RECORDS SHOWN ::
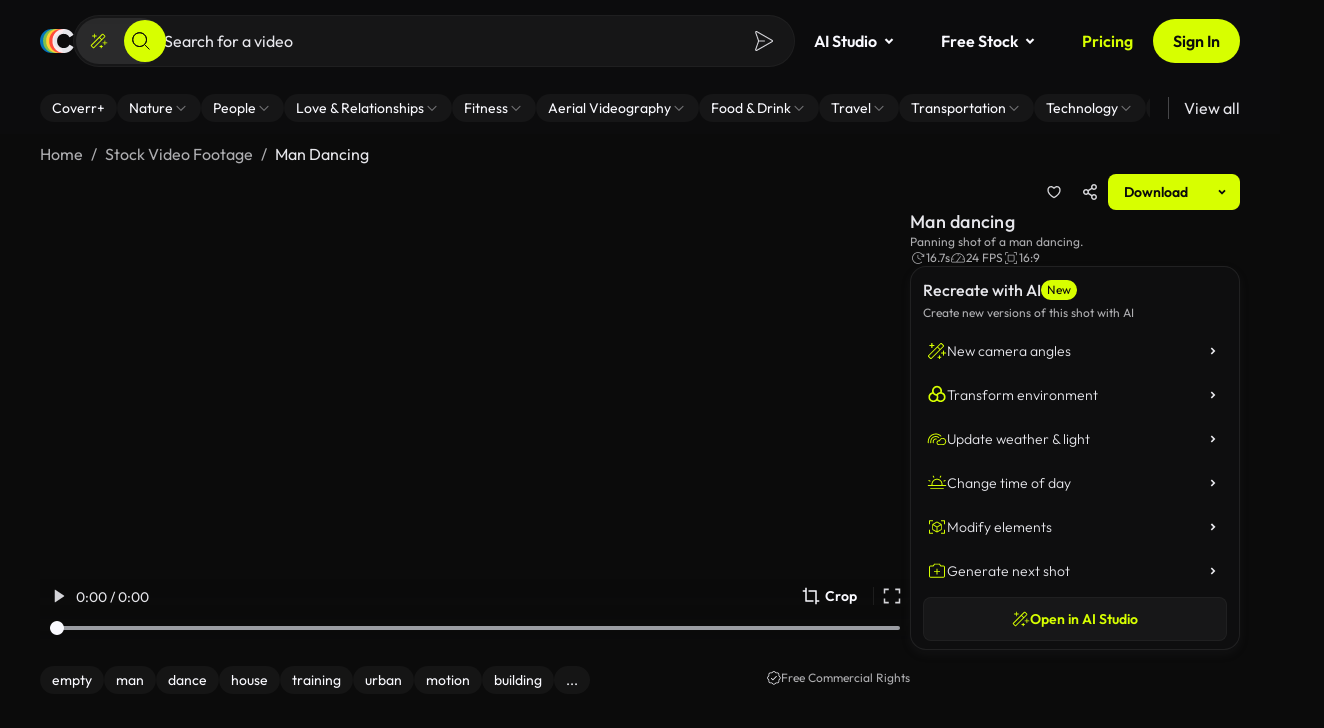

--- FILE ---
content_type: application/javascript
request_url: https://coverr.co/chunk-ML5X6SME.js
body_size: 527
content:
!function(){try{var e="undefined"!=typeof window?window:"undefined"!=typeof global?global:"undefined"!=typeof globalThis?globalThis:"undefined"!=typeof self?self:{},n=(new e.Error).stack;n&&(e._posthogChunkIds=e._posthogChunkIds||{},e._posthogChunkIds[n]="019bc7b5-bbcf-76c1-9e20-a67048a97e62")}catch(e){}}();import{d as p}from"./chunk-6EMNBYUH.js";import{e as f}from"./chunk-BWZBDLZN.js";import{ba as i,ga as c,ua as a}from"./chunk-NA6PZT2K.js";var m=(()=>{let t=class t{constructor(){this.posthog=c(p)}handleError(e){let o=this._extractError(e)||"Unknown error";this.posthog.captureException(o)}_extractError(e){return e instanceof f?l(e):typeof e=="string"||u(e)?e:null}};t.\u0275fac=function(o){return new(o||t)},t.\u0275prov=i({token:t,factory:t.\u0275fac,providedIn:"root"});let r=t;return r})();function l(r){return u(r.error)?r.error:typeof ErrorEvent<"u"&&r.error instanceof ErrorEvent&&r.error.message?r.error.message:typeof r.error=="string"?`Server returned code ${r.status} with body "${r.error}"`:r.message}function u(r){return r instanceof Error?!0:r===null||typeof r!="object"||Array.isArray(r)?!1:"name"in r&&"message"in r&&"stack"in r}function b(){return{provide:a,useClass:m}}var x=(()=>{let t=class t{constructor(){this.src="https://tally.so/widgets/embed.js"}openForm(e,o){Tally&&Tally.openPopup(e,o)}loadScript(){return new Promise((e,o)=>{let s="tally-script";if(document.getElementById(s))return e();let n=document.createElement("script");n.id=s,n.async=!0,n.src=this.src,n.onload=()=>e(),n.onerror=()=>o(),document.head.appendChild(n)})}};t.\u0275fac=function(o){return new(o||t)},t.\u0275prov=i({token:t,factory:t.\u0275fac,providedIn:"root"});let r=t;return r})();export{b as a,x as b};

DIRECTIONS FOR THIS TASK :: Word for word, repeat each line of the records, and leave every image out.

SOLUTION FOR THIS PROBLEM ::
--- FILE ---
content_type: application/javascript
request_url: https://coverr.co/chunk-ML5X6SME.js
body_size: 527
content:
!function(){try{var e="undefined"!=typeof window?window:"undefined"!=typeof global?global:"undefined"!=typeof globalThis?globalThis:"undefined"!=typeof self?self:{},n=(new e.Error).stack;n&&(e._posthogChunkIds=e._posthogChunkIds||{},e._posthogChunkIds[n]="019bc7b5-bbcf-76c1-9e20-a67048a97e62")}catch(e){}}();import{d as p}from"./chunk-6EMNBYUH.js";import{e as f}from"./chunk-BWZBDLZN.js";import{ba as i,ga as c,ua as a}from"./chunk-NA6PZT2K.js";var m=(()=>{let t=class t{constructor(){this.posthog=c(p)}handleError(e){let o=this._extractError(e)||"Unknown error";this.posthog.captureException(o)}_extractError(e){return e instanceof f?l(e):typeof e=="string"||u(e)?e:null}};t.\u0275fac=function(o){return new(o||t)},t.\u0275prov=i({token:t,factory:t.\u0275fac,providedIn:"root"});let r=t;return r})();function l(r){return u(r.error)?r.error:typeof ErrorEvent<"u"&&r.error instanceof ErrorEvent&&r.error.message?r.error.message:typeof r.error=="string"?`Server returned code ${r.status} with body "${r.error}"`:r.message}function u(r){return r instanceof Error?!0:r===null||typeof r!="object"||Array.isArray(r)?!1:"name"in r&&"message"in r&&"stack"in r}function b(){return{provide:a,useClass:m}}var x=(()=>{let t=class t{constructor(){this.src="https://tally.so/widgets/embed.js"}openForm(e,o){Tally&&Tally.openPopup(e,o)}loadScript(){return new Promise((e,o)=>{let s="tally-script";if(document.getElementById(s))return e();let n=document.createElement("script");n.id=s,n.async=!0,n.src=this.src,n.onload=()=>e(),n.onerror=()=>o(),document.head.appendChild(n)})}};t.\u0275fac=function(o){return new(o||t)},t.\u0275prov=i({token:t,factory:t.\u0275fac,providedIn:"root"});let r=t;return r})();export{b as a,x as b};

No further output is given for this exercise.